A HISTÓRIA: Em Knockemstiff, no Ohio, e nos seus arredores, personagens sinistras, como um padre profano (Robert Pattinson), um casal perverso (Jason Clarke e Riley Keough), e um xerife corrupto (Sebastian Stan) rodeiam o jovem Arvin Russell (Tom Holland), enquanto ele luta contra as forças do mal que o ameaçam a si e à sua família.

"The Devil All the Time": disponível na Netflix a partir de 16 de setembro.


Crítica: Daniel Antero

Quando o sangue se esvair, a carne apodrecer e os ossos forem invadidos por ervas daninhas, a terra ficará entranhada de pecados e o mal continuará a assombrar a fé dos crentes.

“Livrai-nos do mal” dirão, perante um padre pérfido que espalha a dor no seu próprio rebanho. Cada um sentirá o vigor de Deus como o pretende, confundindo vida com morte, percorrendo um caminho de auto-flagelação, serviliência, fanatismo e assassinato.

The Devil All the Time, o novo filme do realizador Antonio Campos ("Christine") é a adaptação do romance "southern gothic", de Donald Ray Pollock, autor americano que se baseou nas suas experiências em Knockemstiff, no estado do Ohio.

Construída em mosaico, a narrativa é estilhaçada por um conjunto de personagens violentas, amaldiçoadas, que se irão reunir na redenção ou punição perante Deus ou o Diabo, às mãos de um justiceiro.

Esta figura é Arvin Russell (Tom Holland), um jovem caridoso, trabalhador, que no centro de uma teia ligada por veios de maldade, irá cruzar-se com Lee Bodecker (Sebastian Stan) e a sua irmã Sandy (Riley Keough), casada com Carl (Jason Clarke), um assassino em série que acaba os seus sacrifícios com macabras sessões fotográficas.

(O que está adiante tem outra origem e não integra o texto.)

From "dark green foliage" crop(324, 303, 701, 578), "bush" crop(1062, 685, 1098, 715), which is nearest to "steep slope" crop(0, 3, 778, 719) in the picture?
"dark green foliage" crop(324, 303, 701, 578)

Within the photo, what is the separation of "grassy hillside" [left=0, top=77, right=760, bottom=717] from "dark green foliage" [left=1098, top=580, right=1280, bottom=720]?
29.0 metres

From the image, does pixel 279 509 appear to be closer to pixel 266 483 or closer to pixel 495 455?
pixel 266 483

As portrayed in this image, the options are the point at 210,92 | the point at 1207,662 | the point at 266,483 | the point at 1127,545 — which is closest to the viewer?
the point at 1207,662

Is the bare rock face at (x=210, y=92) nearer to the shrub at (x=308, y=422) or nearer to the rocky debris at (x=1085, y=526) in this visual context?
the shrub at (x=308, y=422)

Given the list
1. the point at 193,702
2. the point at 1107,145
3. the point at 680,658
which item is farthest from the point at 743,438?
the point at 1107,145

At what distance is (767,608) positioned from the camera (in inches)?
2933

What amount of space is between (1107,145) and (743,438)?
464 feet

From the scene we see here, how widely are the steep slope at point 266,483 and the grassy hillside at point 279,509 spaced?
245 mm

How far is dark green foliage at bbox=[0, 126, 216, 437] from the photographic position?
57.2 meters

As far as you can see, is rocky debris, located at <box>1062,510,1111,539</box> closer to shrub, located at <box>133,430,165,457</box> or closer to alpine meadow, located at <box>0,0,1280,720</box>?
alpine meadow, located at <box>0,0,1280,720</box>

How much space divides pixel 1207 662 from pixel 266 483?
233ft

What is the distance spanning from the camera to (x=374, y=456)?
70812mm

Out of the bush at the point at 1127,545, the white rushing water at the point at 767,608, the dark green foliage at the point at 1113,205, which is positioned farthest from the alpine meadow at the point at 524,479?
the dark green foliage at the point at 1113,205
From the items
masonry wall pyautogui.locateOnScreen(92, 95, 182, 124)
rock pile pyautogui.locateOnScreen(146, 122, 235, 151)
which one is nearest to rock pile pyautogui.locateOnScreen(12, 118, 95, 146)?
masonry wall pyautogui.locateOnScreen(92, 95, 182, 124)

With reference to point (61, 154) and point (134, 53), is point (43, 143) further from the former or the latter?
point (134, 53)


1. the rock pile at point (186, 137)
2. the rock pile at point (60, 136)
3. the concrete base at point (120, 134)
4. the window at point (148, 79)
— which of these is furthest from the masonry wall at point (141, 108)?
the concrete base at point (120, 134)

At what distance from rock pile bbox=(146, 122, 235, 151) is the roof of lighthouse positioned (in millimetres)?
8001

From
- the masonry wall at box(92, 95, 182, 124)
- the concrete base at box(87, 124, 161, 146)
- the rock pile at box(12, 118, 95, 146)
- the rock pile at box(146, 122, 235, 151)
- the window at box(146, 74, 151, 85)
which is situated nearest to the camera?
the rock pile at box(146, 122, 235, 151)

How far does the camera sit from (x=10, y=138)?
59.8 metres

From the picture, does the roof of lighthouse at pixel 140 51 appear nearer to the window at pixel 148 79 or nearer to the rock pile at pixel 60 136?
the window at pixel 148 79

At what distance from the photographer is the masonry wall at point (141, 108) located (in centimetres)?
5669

Encontrar-se-á também com o Reverendo Teagardin (Robert Pattinson), um falinhas-mansas oleoso, protegido pela força das escrituras e de língua bifurcada para as jovens da cidade.

Arvin seguirá sempre o seu instinto protetor e os valores instituidos pelo pai (Bill Skarsgård), antigo militar da II Guerra Mundial.

Apesar de sangrento e deprimente, “The Devil All The Time” é mais um purgatório do que o inferno na terra.

Numa série de sequências em lume brando, com eventos a sucederem-se com alguma violência gráfica e tensão psicológica, os detalhes para fomentar a essência das personagens são rasurados. Antonio Campos opta por se refugiar no negrume táctil da película granulada e nas letras das músicas, de modo a revelar as motivações latentes de cada um.

Tudo isto traz mais ação do que a espiritualidade apregoada pelo narrador de serviço: Donald Ray Pollock é voz presente no filme e é quem lê a escritura.

Com uma voz carregada de autenticidade literária e raízes folclóricas, ele cicatriza o mais mundano que habita as aparentes razões de ser destas figuras execráveis: que o mal lhes está no sangue.

Ainda assim, e mesmo que tenha sido crucificado a um único traço de personalidade e sotaques forçados, este elenco poderoso de jovens actores (ainda conta com Mia Wasikowska e Eliza Scalen), consegue trazer tanto luz como trevas ao evangelho pernicioso que povoa Ohio e Virgínia. Pois pela sua tormenta, sabemos que, apesar das ações de Arvin Russel, aquele permanecerá na terra.